What we are experiencing in a genuinely different expression of the good news. I watch lots of video clips of hip – fashionable – edgy young preachers who are still on an elevated stage using the exact same forms as the past 100 years … only they have added video clips and hair gel.

That is not what we are talking about. That is just lipstick on pig 🙂  not that I really believe that old-school preaching is a pig, I just love that phrase.

  •  #EmergentPreaching would involve scripture, culture, media, dialogue, experience & impartation to start.

The ‘problem’ with emergent thought is that it is neither reductive nor is it reproducible. It is environment specific (contextual) and organic. It interacts with its surroundings and emerges from its participants. It is a different animal from day 1.

  • I have given a LOT of thought to Emergent Preaching since my dad is a homiletics Prof. & I helped start The Loft LA recently.

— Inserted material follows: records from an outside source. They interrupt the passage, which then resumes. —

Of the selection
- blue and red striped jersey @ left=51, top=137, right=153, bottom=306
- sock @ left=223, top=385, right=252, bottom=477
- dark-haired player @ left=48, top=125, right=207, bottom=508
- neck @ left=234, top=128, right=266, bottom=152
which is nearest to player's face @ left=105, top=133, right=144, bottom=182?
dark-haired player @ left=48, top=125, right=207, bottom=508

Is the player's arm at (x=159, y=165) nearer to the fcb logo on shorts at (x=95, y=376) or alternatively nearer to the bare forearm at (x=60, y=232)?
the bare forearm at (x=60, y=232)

One of our biggest glitches is that our ‘gatherings’ don’t translate to podcasts or video very well. We planned on being media savvy but the ‘sermon’ is broken up into conversation starters, dialogue, small groups, feedback and presentation. It’s kind of messy and we are still trying to figure out how to ‘capture’ it authentically. I think that we are going to start just throwing it out there unedited for members who missed that week in case they want to catch up.

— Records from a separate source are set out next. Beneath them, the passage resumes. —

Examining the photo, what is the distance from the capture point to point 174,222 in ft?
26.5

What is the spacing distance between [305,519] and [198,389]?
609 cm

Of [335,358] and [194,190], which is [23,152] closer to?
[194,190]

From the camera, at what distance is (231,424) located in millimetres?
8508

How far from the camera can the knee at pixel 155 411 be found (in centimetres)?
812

  • the task of Emergent Preaching would deal with issues of power, voice, dialogue, participation, action, justice & cultural stuff.

This is where the medium must be addressed along with the message. HOW we do something is as important as WHAT we do.

Proclamation is a vital part of the Christian tradition. We don’t want to lose that! We address the form as well.

Why is there one person talking anyway? How is that person chosen? With what authority do they speak? These are essential questions to ask.

  • Assumptions of culture, the gospel, power, structures, and orthopraxy are vital to address in thinking about.

We are always attempting to do at least two things (this is true for every area of life). Side note: this is why saying that sex is only for procreation is ludicrous.  So it is incumbent upon us to concern ourself with present cultural realities as well as desired outcomes – because we preach an incarnational gospel that must be in-bodied (embodied) to survive.

  • One would have to pull back the curtain & examine the scaffolding (assumptions) that hold the entire project up.

This is the tough job of deconstructing a constructive theology. There is no easy way around it.

  • It would be part Liberation, Feminism, Walter Wink, masters of suspicion, biblical scholarship & philosophy.

There is just no sense in even attempting to do proclamation in the 21st century under the auspices of emergence without this. Emergent Preaching would need to be well-informed and undeniably self-aware at some level. This seems unavoidable.

  • But it would also have to be rooted in history, hermeneutics, scripture and praxis. Those are my thoughts on Emergence Preaching. 

In the end, we preach the christian gospel and not some form of god-ness or spirit-uality. We are the church after all. Accounting for history, hermeneutics, scripture and praxis is tall order. But what is the other option?

I would love to hear your thoughts on my little list and see if you had any additions.